GIVEN PROBLEM
Word for word, repeat the entries, minus the pictures.

EXTRACTED INFORMATION
━━━

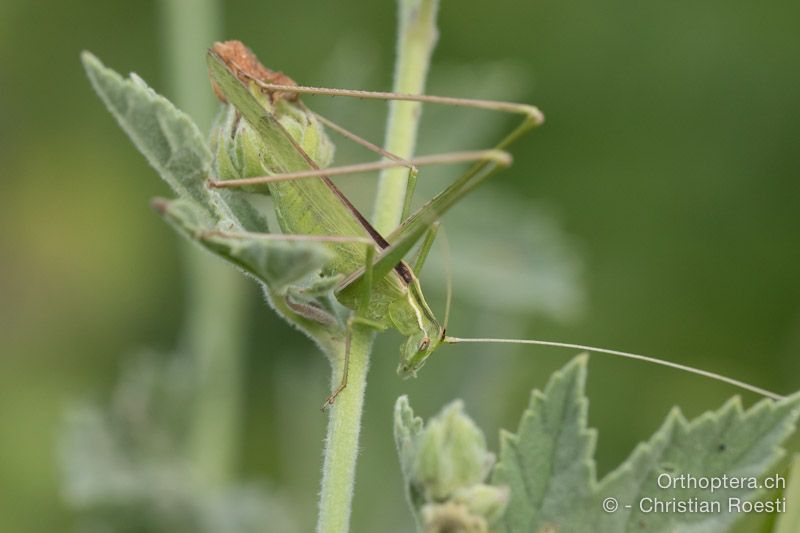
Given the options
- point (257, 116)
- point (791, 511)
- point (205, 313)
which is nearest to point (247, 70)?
point (257, 116)

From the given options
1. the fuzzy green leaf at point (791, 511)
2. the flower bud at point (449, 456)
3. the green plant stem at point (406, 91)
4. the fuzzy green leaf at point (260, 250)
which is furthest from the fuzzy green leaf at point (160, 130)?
the fuzzy green leaf at point (791, 511)

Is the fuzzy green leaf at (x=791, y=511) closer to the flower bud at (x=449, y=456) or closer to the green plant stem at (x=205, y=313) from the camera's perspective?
the flower bud at (x=449, y=456)

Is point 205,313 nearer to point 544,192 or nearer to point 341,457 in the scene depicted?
point 341,457

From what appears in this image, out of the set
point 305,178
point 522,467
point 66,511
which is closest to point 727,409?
point 522,467

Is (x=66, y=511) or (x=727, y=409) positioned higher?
(x=66, y=511)

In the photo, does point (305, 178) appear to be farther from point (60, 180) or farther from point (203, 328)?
point (60, 180)
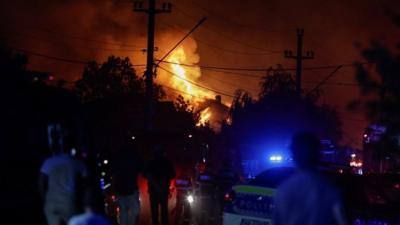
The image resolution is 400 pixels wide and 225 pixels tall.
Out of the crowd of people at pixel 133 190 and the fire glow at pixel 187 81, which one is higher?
the fire glow at pixel 187 81

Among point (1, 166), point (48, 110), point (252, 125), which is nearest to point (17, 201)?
point (1, 166)

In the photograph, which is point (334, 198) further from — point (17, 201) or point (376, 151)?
point (17, 201)

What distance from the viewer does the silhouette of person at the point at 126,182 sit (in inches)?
627

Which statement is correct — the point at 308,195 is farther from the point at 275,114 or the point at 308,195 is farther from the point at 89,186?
the point at 275,114

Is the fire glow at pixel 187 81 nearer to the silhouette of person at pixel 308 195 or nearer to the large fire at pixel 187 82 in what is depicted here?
the large fire at pixel 187 82

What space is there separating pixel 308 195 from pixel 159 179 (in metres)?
9.81

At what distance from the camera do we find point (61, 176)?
36.9ft

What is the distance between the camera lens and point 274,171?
14.2 m

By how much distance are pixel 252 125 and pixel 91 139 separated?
3493 cm

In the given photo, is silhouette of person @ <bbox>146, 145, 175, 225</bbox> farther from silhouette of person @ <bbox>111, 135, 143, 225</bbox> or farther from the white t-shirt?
the white t-shirt

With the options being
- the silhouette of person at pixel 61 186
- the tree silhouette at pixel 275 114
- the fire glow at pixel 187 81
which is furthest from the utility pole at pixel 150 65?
the fire glow at pixel 187 81

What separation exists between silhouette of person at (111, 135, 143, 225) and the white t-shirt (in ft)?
14.8

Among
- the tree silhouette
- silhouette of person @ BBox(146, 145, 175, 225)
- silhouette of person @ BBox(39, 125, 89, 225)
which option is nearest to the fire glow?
the tree silhouette

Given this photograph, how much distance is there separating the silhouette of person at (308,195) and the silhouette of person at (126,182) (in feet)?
27.6
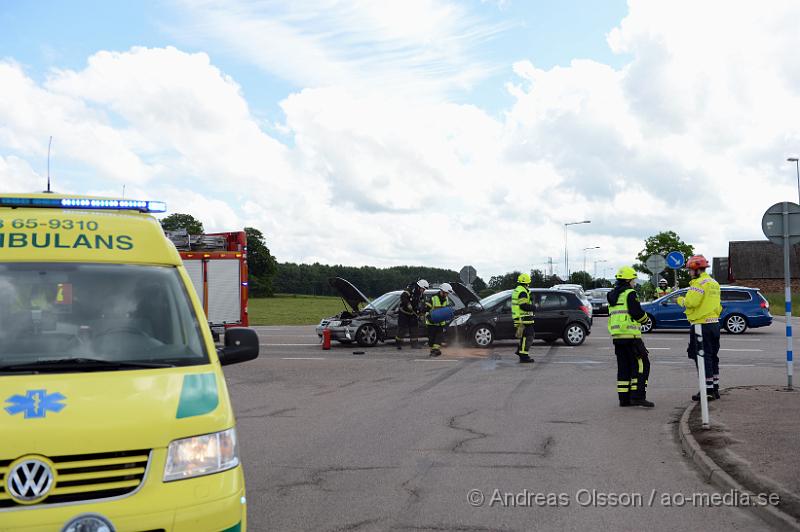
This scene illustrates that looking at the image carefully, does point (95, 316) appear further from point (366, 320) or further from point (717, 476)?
point (366, 320)

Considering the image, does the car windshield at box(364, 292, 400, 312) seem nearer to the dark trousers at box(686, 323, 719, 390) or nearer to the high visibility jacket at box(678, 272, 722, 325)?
the dark trousers at box(686, 323, 719, 390)

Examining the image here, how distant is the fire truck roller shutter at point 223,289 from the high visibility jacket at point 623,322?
12222mm

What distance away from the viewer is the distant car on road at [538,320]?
20953mm

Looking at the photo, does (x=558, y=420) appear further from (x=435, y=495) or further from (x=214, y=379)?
(x=214, y=379)

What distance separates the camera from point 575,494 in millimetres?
6348

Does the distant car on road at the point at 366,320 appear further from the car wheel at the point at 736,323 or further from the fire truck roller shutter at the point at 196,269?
the car wheel at the point at 736,323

━━━

THE REPLY
Given the options
- point (257, 116)
- point (791, 511)
- point (205, 313)
which is nearest to point (247, 70)?
point (257, 116)

From the given options
1. the fuzzy green leaf at point (791, 511)
2. the flower bud at point (449, 456)
3. the green plant stem at point (406, 91)
4. the fuzzy green leaf at point (260, 250)
which is furthest from the fuzzy green leaf at point (160, 130)?
the fuzzy green leaf at point (791, 511)

Is the fuzzy green leaf at (x=791, y=511) closer to the flower bud at (x=449, y=456) or closer to the green plant stem at (x=205, y=313) from the camera's perspective?
the flower bud at (x=449, y=456)

Is point 205,313 nearer to point 544,192 or nearer to point 341,457 in the scene depicted?
point 341,457

From what appears in this image, out of the set
point 305,178
point 522,467
point 66,511
which is closest to point 727,409?
point 522,467

Is (x=66, y=511) or (x=727, y=409) positioned higher?
(x=66, y=511)

In the photo, does point (305, 178) appear to be farther from point (60, 180) or farther from point (203, 328)?
point (60, 180)
The image resolution is 400 pixels wide and 225 pixels tall.
Out of the crowd of people at pixel 133 190 and the fire glow at pixel 187 81, which one is higher?
the fire glow at pixel 187 81

Among point (1, 166), point (48, 110), point (252, 125), which is nearest to point (17, 201)?
point (1, 166)

In the photograph, which is point (334, 198) further from — point (17, 201) or point (376, 151)?
point (17, 201)

What distance from the viewer does the silhouette of person at the point at 126,182 sit (in inches)?
627

Which statement is correct — the point at 308,195 is farther from the point at 275,114 or the point at 308,195 is farther from the point at 89,186?
the point at 275,114

Is the fire glow at pixel 187 81 nearer to the silhouette of person at pixel 308 195 or nearer to the large fire at pixel 187 82 in what is depicted here?
the large fire at pixel 187 82

What space is there separating pixel 308 195 from pixel 159 179 (in metres)?
9.81

At what distance from the camera do we find point (61, 176)?
36.9ft

What is the distance between the camera lens and point 274,171?
14.2 m

By how much distance are pixel 252 125 and pixel 91 139 separated?
3493 cm

In the given photo, is silhouette of person @ <bbox>146, 145, 175, 225</bbox> farther from silhouette of person @ <bbox>111, 135, 143, 225</bbox> or farther from the white t-shirt?
the white t-shirt

With the options being
- the silhouette of person at pixel 61 186
- the tree silhouette at pixel 275 114
- the fire glow at pixel 187 81
which is furthest from the utility pole at pixel 150 65?
the fire glow at pixel 187 81

What separation exists between silhouette of person at (111, 135, 143, 225) and the white t-shirt (in ft)?
14.8

Among
- the tree silhouette
- silhouette of person @ BBox(146, 145, 175, 225)
- silhouette of person @ BBox(39, 125, 89, 225)
which option is nearest to the fire glow?
the tree silhouette

Given this photograph, how much distance is there separating the silhouette of person at (308,195) and the silhouette of person at (126,182) (in feet)?
27.6
This scene illustrates that looking at the image carefully, does point (95, 316) appear further from point (366, 320) or further from point (717, 476)?
point (366, 320)

Considering the image, does the car windshield at box(364, 292, 400, 312) seem nearer to the dark trousers at box(686, 323, 719, 390) or nearer to the high visibility jacket at box(678, 272, 722, 325)?
the dark trousers at box(686, 323, 719, 390)

Examining the image here, how distant is the fire truck roller shutter at point 223,289 from the high visibility jacket at point 623,322?
12222mm

What distance away from the viewer is the distant car on road at [538,320]?
20953mm

Looking at the photo, does (x=558, y=420) appear further from (x=435, y=495) or further from (x=214, y=379)?
(x=214, y=379)

What distance separates the camera from point 575,494 in millimetres?
6348

Does the distant car on road at the point at 366,320 appear further from the car wheel at the point at 736,323 or further from the fire truck roller shutter at the point at 196,269?
the car wheel at the point at 736,323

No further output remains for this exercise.